It is said that life must be lived forwards but can only be understood backwards. Now, in the early days of retirement, I have come to realise that the same can be said about one’s working career.

But to begin at the beginning; by the last few years of my schooling I knew that I wanted to be a schoolteacher. But an admired teacher advised against it, telling me that if I planned to get married and have a family, this was not achievable on a teacher’s salary.

I foolishly took this advice at face value and began examining my options. An appointment with a career counsellor, followed by an aptitude test, pointed towards engineering or accountancy. I had always been fairly numerate, so along with a few good friends from school I enrolled on a degree course in accountancy.

I had made the fatal error of confusing aptitude and attraction; whereas I could ‘do’ accountancy, I never particularly enjoyed my studies, apart from peripheral subjects such as industrial psychology, which I found fascinating. Nevertheless, I steadfastly ignored the signs and ploughed on to obtain my degree, followed by a professional accounting qualification.

I was now well qualified for twenty-five years of misery. To say that I hated my work as an accountant would be an understatement. Sunday nights became times of deep gloom, only the prospect of Friday keeping me going. By the time I realised I had to make a change, I had a wife and mortgage and two children. A quick escape did not seem possible.

This was not my only problem. While I could speak the language of accountancy and pass as one of them among my accounting peers, inwardly I felt like an imposter. I could not understand how intelligent men and women could be so enthusiastic about dry figures and dull concepts. Although I was fooling them, I hated myself a little more every day.

By the age of 48 I held a senior financial position in a small company. I was earning a decent salary and drove an expensive company car, but hated the job as much as ever. Then, fortuitously as it turned out, I was held up in an armed robbery and almost shot (this was in South Africa). In fact, the gun jammed and my deliverance bordered on the miraculous.

Before the hold-up I had a vague vision of retiring in my mid-fifties and trying for a teaching job at a college or university. Now, it occurred to me that fifty-five might never come, and that if I was to escape accountancy, I should do so immediately. The day after the robbery I telephoned a local university and was asked to drop in for an interview. This culminated in the offer of a lecturing post at the start of the next academic year. I gladly accepted, at a salary slightly above one-third of what I was currently earning. Six months later I was teaching, and loving every moment of it.

The last twenty years of my career were spent in academia. From feeling like a fraud as an accountant, my self-esteem improved and I knew I had found my calling. I also discovered that it was possible to improve my earnings by doing extra teaching, and external consultancy and training. This brought home the realisation that one should be wary of untested assumptions – I could have broken the shackles many years earlier had I properly investigated the teaching world.

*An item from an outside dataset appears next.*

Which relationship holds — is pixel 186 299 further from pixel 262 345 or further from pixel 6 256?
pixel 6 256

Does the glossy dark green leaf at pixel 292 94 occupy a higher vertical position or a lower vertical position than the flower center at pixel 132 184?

Not everyone has an instinctive sense of the type of work that will fulfil them. But in my opinion, everyone should make a decent effort to find work that feeds the soul as well as the body. Failing to do so can result in a life of unhappiness, as opposed to a never-ending journey of self-discovery and growth. My only regret is that I came to this realisation so late.

I am nevertheless grateful to that fellow with the gun, who was eventually caught and jailed. His intentions were hardly honourable, but he improved my life in ways that my career counsellor could never have imagined.